All over Uzbekistan, we have seen betrothed couples posing for photos and videos.  In the Fergana Valley, they asked us to join them in a photo.  A very new tradition has started in which couples and their families are photographed and videotaped by famous monuments or mosques, sometimes traveling all over the country over a period of weeks to get all the photos their families think they should have in their albums.
wedding couple with paparazzi at the Registan, Samarkand


Our guide in Bukhara told us this was really disrupting their culture.  In the past, a couple might meet once or twice to evaluate each other, but at some distance and with family.  Now that the photos and videos are such an important part of getting married, the couples must spend a lot of time together before the wedding getting all these photos taken at all the right places.  We were fascinated by how quickly the technology of digital photography and video was changing a deeply rooted tradition.

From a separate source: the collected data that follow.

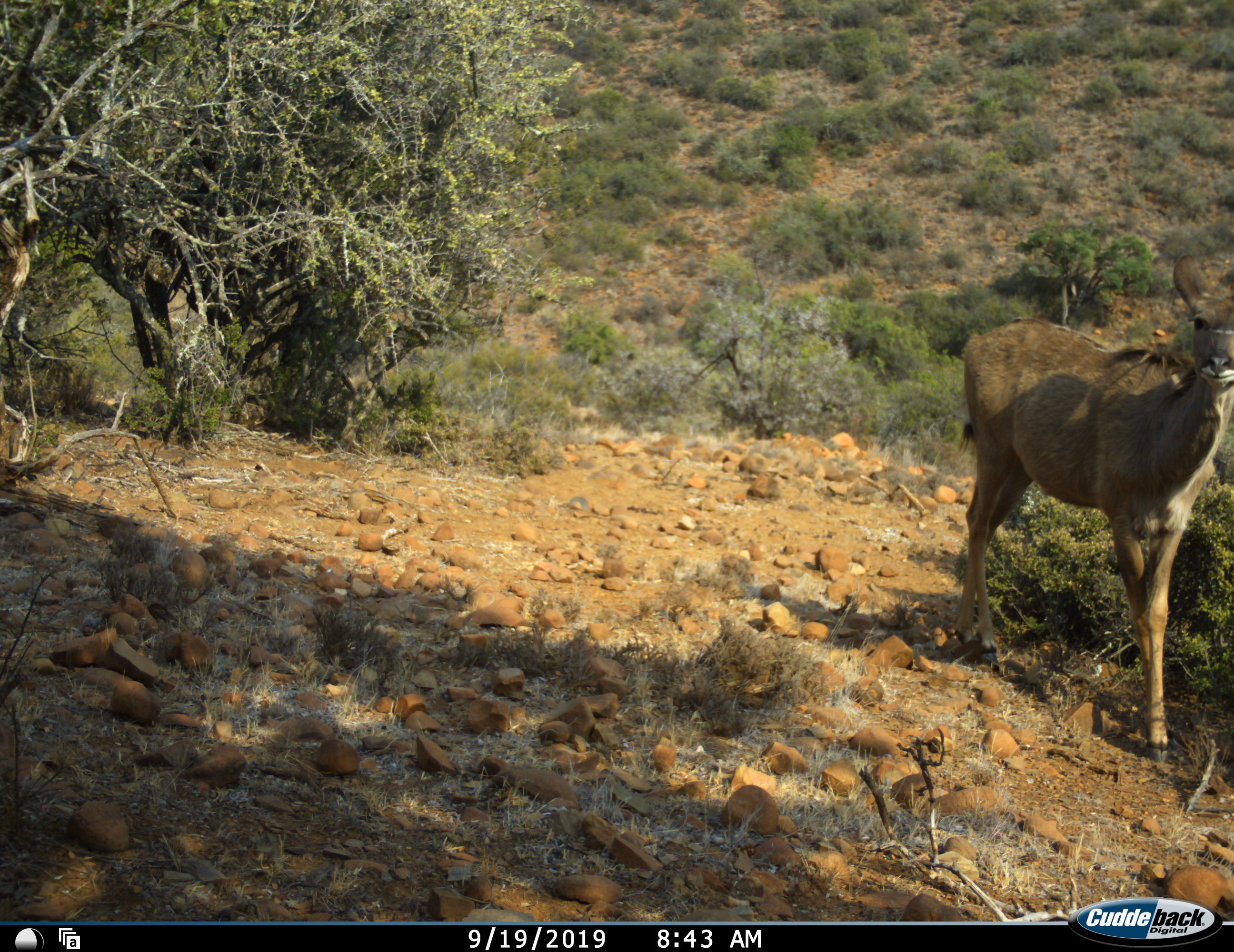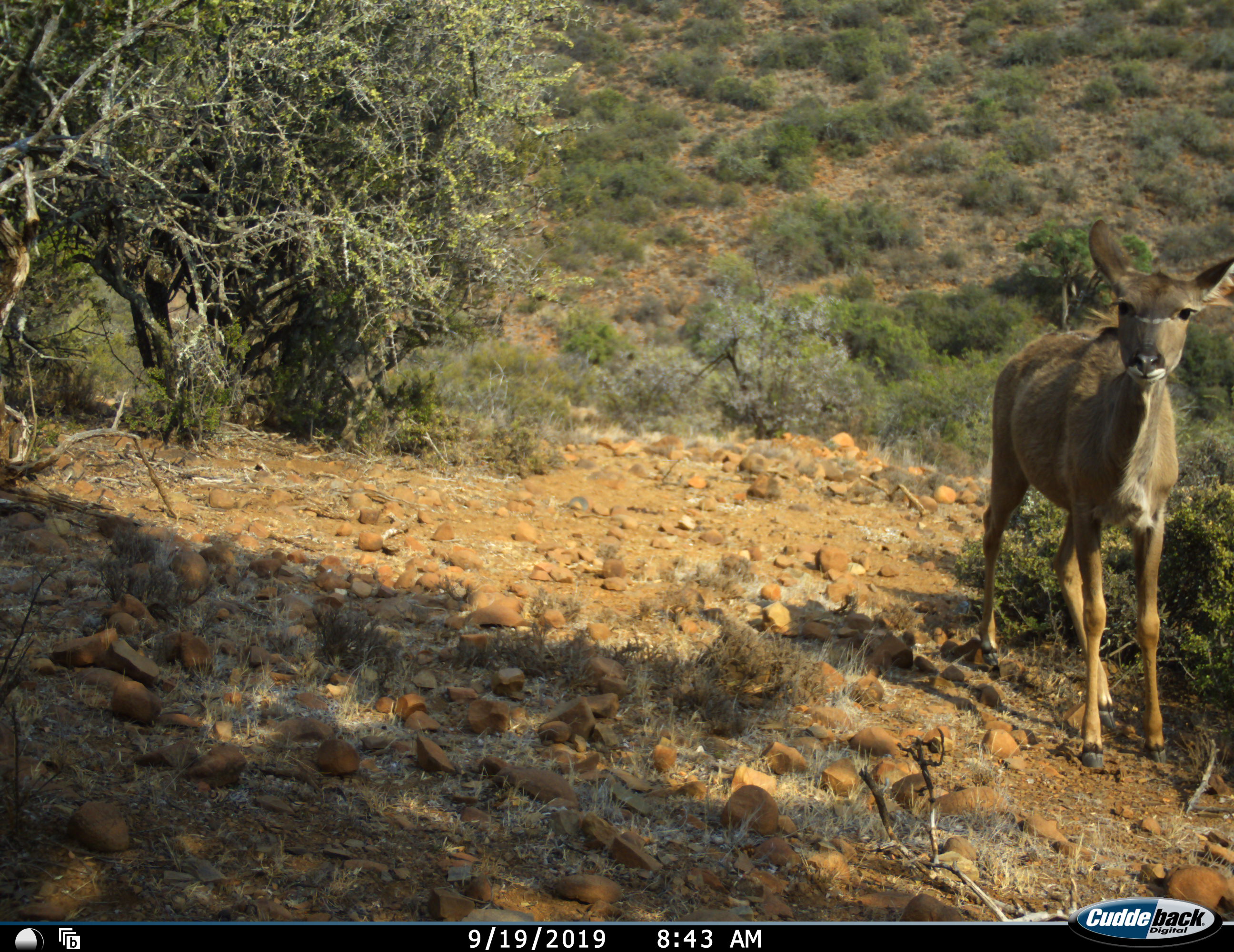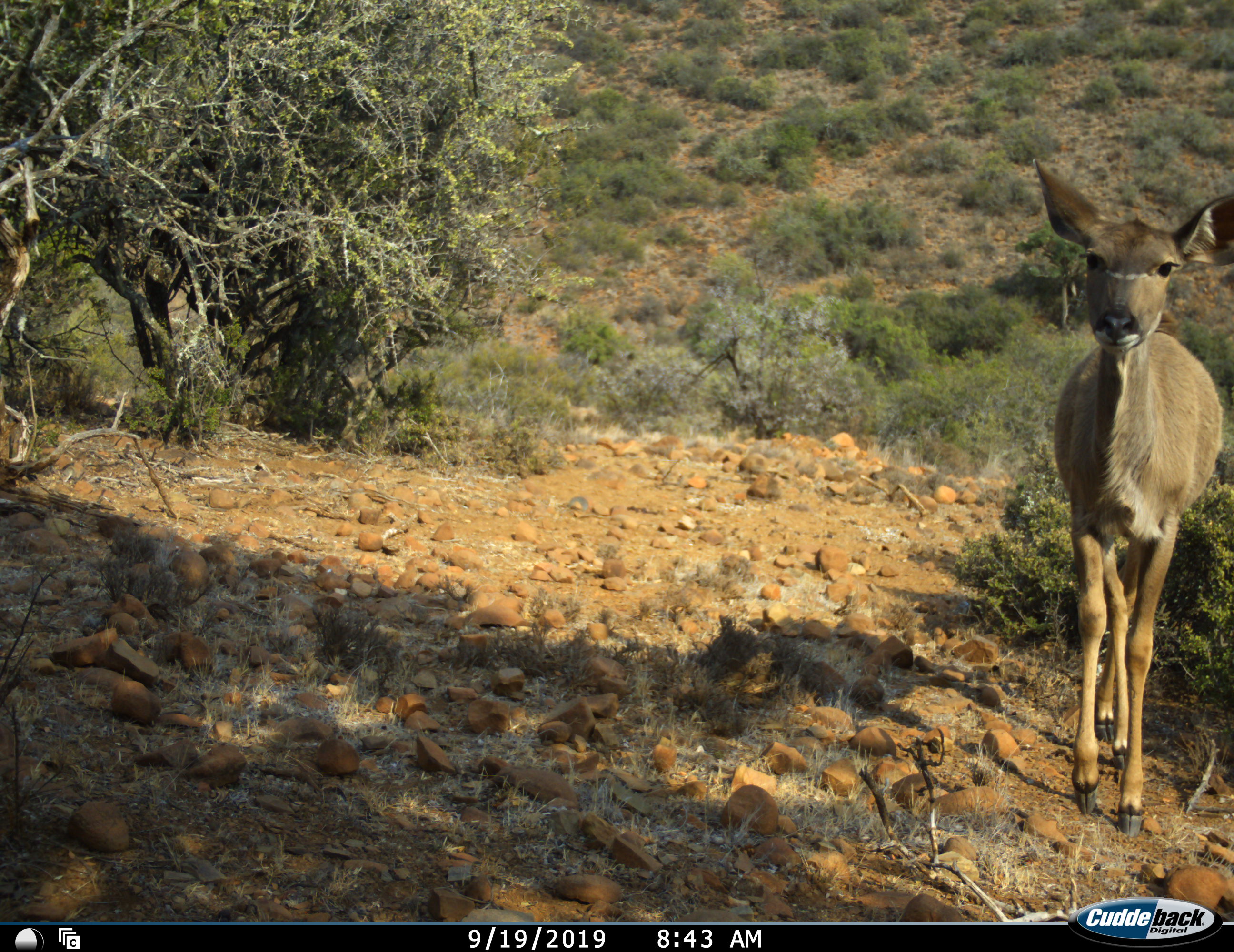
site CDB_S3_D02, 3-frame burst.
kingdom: Animalia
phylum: Chordata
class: Mammalia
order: Artiodactyla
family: Bovidae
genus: Tragelaphus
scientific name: Tragelaphus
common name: kudu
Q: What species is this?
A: Kudu (Tragelaphus).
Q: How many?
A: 1.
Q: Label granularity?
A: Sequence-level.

Now, more couples are making their own decisions about marriage, she told us, with some considerable distress.  She would like to find a middle ground that still honors the tradition of arranged marriages but lets the couple do all the photo shoots they want before the wedding.  Not sure how all this will take place, particularly now that young people go to schools and universities together and work in the same places.
very sad young couple posing for photos
 But, clearly, most couples still do not choose their mates and many are unhappy about their impending marriages, as this very sad couple we saw posing for their pre-wedding photos at the Summer Palace in Bukhara.

bride and groom with attendants getting photographed
Incidentally, our Bukhara guide said both her sons picked their own wives.  She was extremely unhappy about that and fought both marriages bitterly, she said, despite her husband's warnings to drop the issue.  Both daughters-in-law live with her, one with 2 children, the other with a baby on the way.  She said she fought with her first daughter-in-law all the time when she first married her son, but has learned to let her make her own decisions and keep quiet.  She has had fewer problems with her second daughter-in-law, who is more compliant.  Our guide is a very highly educated woman who is also very religious, though she dresses in western clothes.  She said the changes in culture are hard for her, but she is learning to adapt because she has to.

bride (2nd from right) and sisters-in-law in Timur's tomb
It is also customary for new brides to go out with their sisters, sisters-in-law, brothers-in-law and usually their husbands in a new glistening dress every day for 35 days after their weddings.  One new bride we met in Timur's tomb has lived in the U.S. for 6 years and said she was very uncomfortable in all her sequins and baubles.  She was used to jeans and T-shirts.  But, she looked beautiful even in her discomfort.